2. The decals are no longer made, so they'll be painted on and that's cool :thumbsup: might even get some custom going on.
3. ive got two carbon bikes, I LOVE the way this thing rides.

Whaddaya think?

Sell it?

Keep it?


----------



## jmorgan (Apr 13, 2012)

Why would you sell it. You love it. Fix or upgrade a few things and call it a day, no reason to replace everything, no real need for a new paint job. Get brakes, a saddle and some new bolts.


----------



## Nob (Nov 24, 2006)

BTDT and ended up never riding the rebuilt bike. So for me it was a waste of money. You can buy darn near any frame Cervelo currently makes with $2000 used on ebay.


----------



## ralph1 (May 20, 2006)

Keep it, it looks good (retro) and you like riding it, as some have said change a few parts and enjoy it. I wouldn't paint it, keep the fame as is.

That way you are not a sheep (like me) and have to own the latest just to fit in. In saying that I still have an old 03 ish CAAD 7 Seaco team frame, bare ALU, I always get comments when I ride it. Even better when I race it, and place better than alot of others on their brand new bikes.

Exercise objective: In the forum thread about the bike, copy the passage between "Why would you" and "some new bolts.", inclusive, substituting "tires" for "brakes".

Data excerpt:
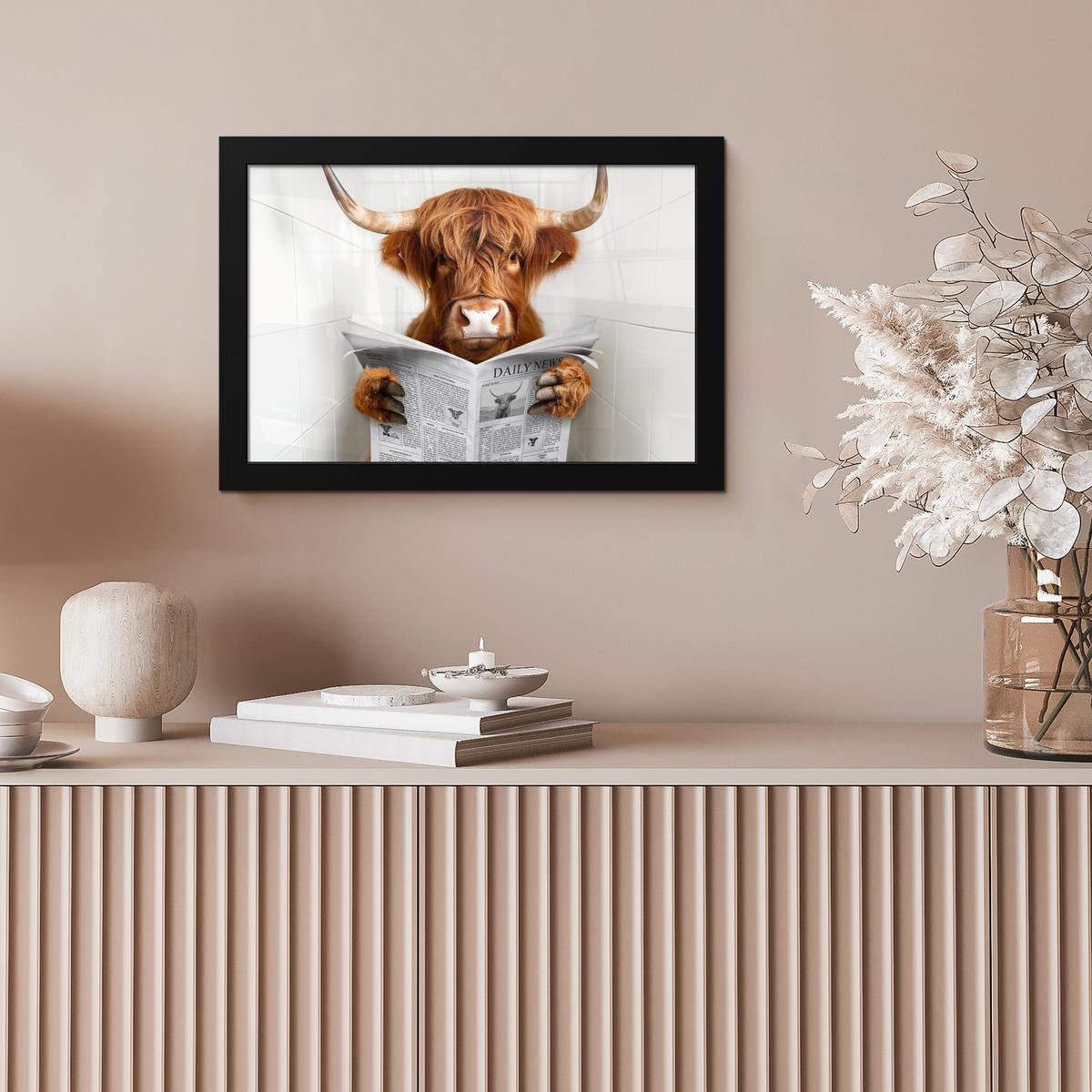 POSTER MIT RAHMENGERAHMTES BILD Schottischer Highlander - Tier - Zeitung - Toilette 30x20 cm - Kastanienfarben, Papier (30/20cm) - MuchoWow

Written response:
Why would you sell it. You love it. Fix or upgrade a few things and call it a day, no reason to replace everything, no real need for a new paint job. Get tires, a saddle and some new bolts.